К несчастью, я не могу в полной мере описать то, что происходило дальше. Как бы я ни старался, мне не удастся передать словами то, что творилось у меня внутри. Но я все-таки попробую набросать бесталанную картину из букв. Придется напрячься, чтобы разглядеть в ней что-то.
Чем дольше вы смотрите, тем больше вы чувствуете.
Глава 8. Гений
Прошла пара месяцев с того времени, как у меня отобрали краски. Я особо не переживал насчет этого. Кажется, я даже не помнил, что вообще использовал их. В голове все было таким туманным. А маленький мальчик вроде меня даже и не пытался себе что-либо объяснить. Но внутри меня образовалась всепоглощающая пустота. Мне было дурно от этого. Каждую минуту я ощущал на себе ее давление. Я не знал, что ей было от меня нужно, не знал, как себя вести для того, чтобы заполнить эту дыру в моем нутре. Все, с чем я мог ее сравнить, – это голод. Чем больше я игнорировал ее, тем хуже становилось мне. Словно в моем организме не хватало какой-то детали, без которой он отказывался работать дальше. Казалось, если бы я проткнул тогда свою грудь сувенирным кинжалом отца, я бы не увидел ничего – ни крови, ни костей, ни сердца.
Тогда у меня появилась странная привычка обнимать себя. Я сжимал свое тело руками так крепко, как только мог и сворачивался в клубок.

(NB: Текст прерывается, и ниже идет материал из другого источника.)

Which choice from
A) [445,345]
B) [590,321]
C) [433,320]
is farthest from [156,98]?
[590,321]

Ни тепло матери, ни забота отца не помогали мне. Прежние радости перестали что-либо значить для меня. Мир затянуло серой пеленой. Нарциссическая натура ребенка не желала даже думать о счастье близких. Здесь и сейчас существовал только Я. Только мой разум был реальным, только мои переживания и страхи имели значение, а все люди вокруг были лишь куклами без капли чувств в их жилах, с запрограммированными действиями и поддельной мимикой. Если бы я захотел, я бы мог подарить им радость, но зачем? Ведь они не могли дать мне взамен ничего, что бы имело для меня ценность. К сожалению, как я понял после, многие люди, вышедшие из детского возраста, сохранили в себе этот детский взгляд на мир.
Как я уже говорил вам раньше, будучи ребенком я редко кричал от голода – лишь когда отец совсем забывал обо мне, уходя в свой идеальный мир. Точно так же дело обстояло и теперь. Разница только в том, что тогда я прекрасно знал, что мне было нужно. А что же могло утолить голод моей души? Поэтому мне приходилось молчать и терпеть эту боль долгое время.
Мои родители радовались тому, что я продолжал учиться и познавать мир, тому, что мое поведение более или менее походило на нормальное, да даже тому, что моя рука клала пищу мне в рот, пока я медленно умирал внутри.
Ступень за ступенью я спускался вниз. Холодное дно забирало последнее тепло моей души. От обморожения я кричал. Я вопил, но мой рот оставался неподвижен. Тело мое было полностью здоровым, разум мой был ясен. Во мне не было ни грамма печали. Только всепоглощающее чувство голода. Я должен был что-то сделать, должен был заполнить пустоту, иначе – муки и неизбежная смерть.
Сколько бы я ни пытался закрыть на это глаза, сколько бы я ни мечтал проснуться здоровым, каждое мое утро начиналось с боли. К тому времени, как мама приходила будить меня, я уже валялся скрученный под одеялом. Я шел чистить зубы и попросту не мог перевести внимание от моей груди. Мое тело двигалось само. Оно выполняло тот небольшой набор функций, который уже успело заучить. Мои глаза смотрели на множество различных предметов, но я видел лишь мое сердце и черное пятно рядом с ним.